▸ DOCUMENT PASSAGE
━━━━━━━━━━━━━━━━━━━━
V. In a work published by Mr. Irving long after the gifts were in London, and after he was the angel of the whole church there gathered, he says, "There is NO OTHER work of the Son in the flesh, but this; he took our nature in its fallen state, and redeemed it into the immortal state;" and, in the same he adds:-"The duty which the Christian people owe to their ministers, who, in the general assembly did give their condemnation of this doctrine, is in their several parishes to go boldly in and ask them to their face, if they believe that Christ came in the flesh, and had the law of the flesh, and the temptations of flesh to struggle with and overcome; and if they confess not to this doctrine, to denounce them as denying the Lord that bought them, and as wolves in sheep's clothing."

The resemblance between the Newman-street system and the ancient Montanist heresy, must be acknowledged by all. Eusebius, in the fifth book of his history, chapter fifteenth, describes it as follows

"Moreover that adversary of God's church, (who hates goodness and makes mischief his chief delight,) omitting in no wise, any ways or methods of treachery towards men, caused new heresies to grow up against the church, the followers whereof crawled like venomous serpents, all over Asia and Phrygia, and boasted that Montanus was the Paraclete, and that the two women, Priscilla and Maximilla, his companions, were his prophetesses."
━━━━━━━━━━━━━━━━━━━━
▸ SOURCE MATERIAL
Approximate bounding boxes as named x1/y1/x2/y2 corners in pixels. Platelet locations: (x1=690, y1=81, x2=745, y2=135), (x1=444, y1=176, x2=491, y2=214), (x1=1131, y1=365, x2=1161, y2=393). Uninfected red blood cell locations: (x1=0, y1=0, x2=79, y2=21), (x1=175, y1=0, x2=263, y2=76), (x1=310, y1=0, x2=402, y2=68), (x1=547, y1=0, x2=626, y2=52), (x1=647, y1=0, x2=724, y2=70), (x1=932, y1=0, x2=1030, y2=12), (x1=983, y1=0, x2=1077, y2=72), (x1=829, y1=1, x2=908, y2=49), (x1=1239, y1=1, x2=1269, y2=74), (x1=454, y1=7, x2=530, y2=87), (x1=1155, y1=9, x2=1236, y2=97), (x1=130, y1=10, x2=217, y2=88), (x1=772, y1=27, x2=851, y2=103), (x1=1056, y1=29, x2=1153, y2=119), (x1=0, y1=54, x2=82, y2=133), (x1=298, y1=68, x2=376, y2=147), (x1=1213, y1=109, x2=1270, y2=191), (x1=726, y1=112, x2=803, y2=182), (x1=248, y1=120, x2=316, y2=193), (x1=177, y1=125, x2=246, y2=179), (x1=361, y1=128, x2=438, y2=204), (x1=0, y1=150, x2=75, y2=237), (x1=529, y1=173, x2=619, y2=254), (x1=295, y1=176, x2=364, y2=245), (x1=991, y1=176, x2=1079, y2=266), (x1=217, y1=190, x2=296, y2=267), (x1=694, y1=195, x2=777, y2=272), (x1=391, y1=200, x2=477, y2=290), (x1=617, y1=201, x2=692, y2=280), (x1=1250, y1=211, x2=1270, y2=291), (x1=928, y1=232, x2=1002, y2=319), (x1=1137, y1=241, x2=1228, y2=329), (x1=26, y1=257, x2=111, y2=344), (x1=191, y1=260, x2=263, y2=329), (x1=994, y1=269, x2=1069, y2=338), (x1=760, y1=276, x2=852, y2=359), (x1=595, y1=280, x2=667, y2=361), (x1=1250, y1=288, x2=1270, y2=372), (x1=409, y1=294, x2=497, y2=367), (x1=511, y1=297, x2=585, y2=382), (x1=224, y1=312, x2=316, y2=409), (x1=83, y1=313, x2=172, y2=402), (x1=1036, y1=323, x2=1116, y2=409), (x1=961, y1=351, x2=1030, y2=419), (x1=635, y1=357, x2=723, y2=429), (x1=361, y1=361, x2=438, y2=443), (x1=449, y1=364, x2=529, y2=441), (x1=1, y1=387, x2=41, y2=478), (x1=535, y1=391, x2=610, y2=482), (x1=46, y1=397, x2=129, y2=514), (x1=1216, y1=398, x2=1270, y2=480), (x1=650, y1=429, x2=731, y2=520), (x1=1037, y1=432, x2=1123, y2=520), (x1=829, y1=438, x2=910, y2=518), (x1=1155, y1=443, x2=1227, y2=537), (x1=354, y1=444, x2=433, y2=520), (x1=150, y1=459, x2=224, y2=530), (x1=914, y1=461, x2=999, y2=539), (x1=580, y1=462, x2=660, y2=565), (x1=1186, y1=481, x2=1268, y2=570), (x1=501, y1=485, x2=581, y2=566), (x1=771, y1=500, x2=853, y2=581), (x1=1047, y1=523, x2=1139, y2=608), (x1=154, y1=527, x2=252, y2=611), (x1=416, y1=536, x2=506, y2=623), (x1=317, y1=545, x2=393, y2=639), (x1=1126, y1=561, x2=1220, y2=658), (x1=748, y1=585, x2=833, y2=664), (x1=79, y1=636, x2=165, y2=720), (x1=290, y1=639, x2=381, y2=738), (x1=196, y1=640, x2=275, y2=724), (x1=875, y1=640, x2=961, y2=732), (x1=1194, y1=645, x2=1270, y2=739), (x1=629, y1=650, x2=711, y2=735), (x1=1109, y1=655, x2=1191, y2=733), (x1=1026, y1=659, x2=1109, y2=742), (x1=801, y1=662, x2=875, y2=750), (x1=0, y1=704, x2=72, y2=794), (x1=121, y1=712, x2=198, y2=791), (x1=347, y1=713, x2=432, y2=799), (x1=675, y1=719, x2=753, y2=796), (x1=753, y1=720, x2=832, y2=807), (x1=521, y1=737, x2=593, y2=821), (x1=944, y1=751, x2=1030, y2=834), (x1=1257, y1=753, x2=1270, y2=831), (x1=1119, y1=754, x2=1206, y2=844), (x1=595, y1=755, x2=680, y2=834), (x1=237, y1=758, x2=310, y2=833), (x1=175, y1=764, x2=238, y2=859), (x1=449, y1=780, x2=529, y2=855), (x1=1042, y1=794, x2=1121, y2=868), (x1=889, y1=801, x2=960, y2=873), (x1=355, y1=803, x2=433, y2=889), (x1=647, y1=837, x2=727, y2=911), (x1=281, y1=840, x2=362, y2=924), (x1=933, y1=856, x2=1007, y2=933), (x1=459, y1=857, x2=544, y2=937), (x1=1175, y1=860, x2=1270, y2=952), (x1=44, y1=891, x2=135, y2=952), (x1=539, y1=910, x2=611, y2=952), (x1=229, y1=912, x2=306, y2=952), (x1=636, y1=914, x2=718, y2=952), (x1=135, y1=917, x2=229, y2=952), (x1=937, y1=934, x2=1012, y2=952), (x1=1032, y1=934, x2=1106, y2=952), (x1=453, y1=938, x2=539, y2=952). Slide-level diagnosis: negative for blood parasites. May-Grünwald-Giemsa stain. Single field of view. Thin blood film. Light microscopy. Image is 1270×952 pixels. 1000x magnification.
━━━━━━━━━━━━━━━━━━━━
▸ PROBLEMS TO WORK ON
**a.** Please condense the paragraph of the passage on Mr. Irving that begins "V. In a work published by Mr. Irving", keeping its main facts.
**b.** According to Eusebius as quoted in the passage on Mr. Irving, whom did the followers of the new heresies boast was the Paraclete?
**c.** Translate this sentence from the passage on Mr. Irving into Spanish: "The resemblance between the Newman-street system and the ancient Montanist heresy, must be acknowledged by all."
Rely only on the passage on Mr. Irving for your responses.

▸ SOLUTIONS TO EACH TASK
**a.** In a work published long after the gifts were in London and after he became angel of the whole church gathered there, Mr. Irving states that Christ's only work in the flesh was taking our fallen nature and redeeming it into the immortal state. He adds that Christians should go to the ministers who condemned this doctrine in the general assembly and ask whether they believe Christ came in the flesh and struggled with its law and temptations. If they do not confess it, Christians should denounce them as denying the Lord and as wolves in sheep's clothing.

**b.** Montanus.

**c.** La semejanza entre el sistema de Newman-street y la antigua herejía montanista debe ser reconocida por todos.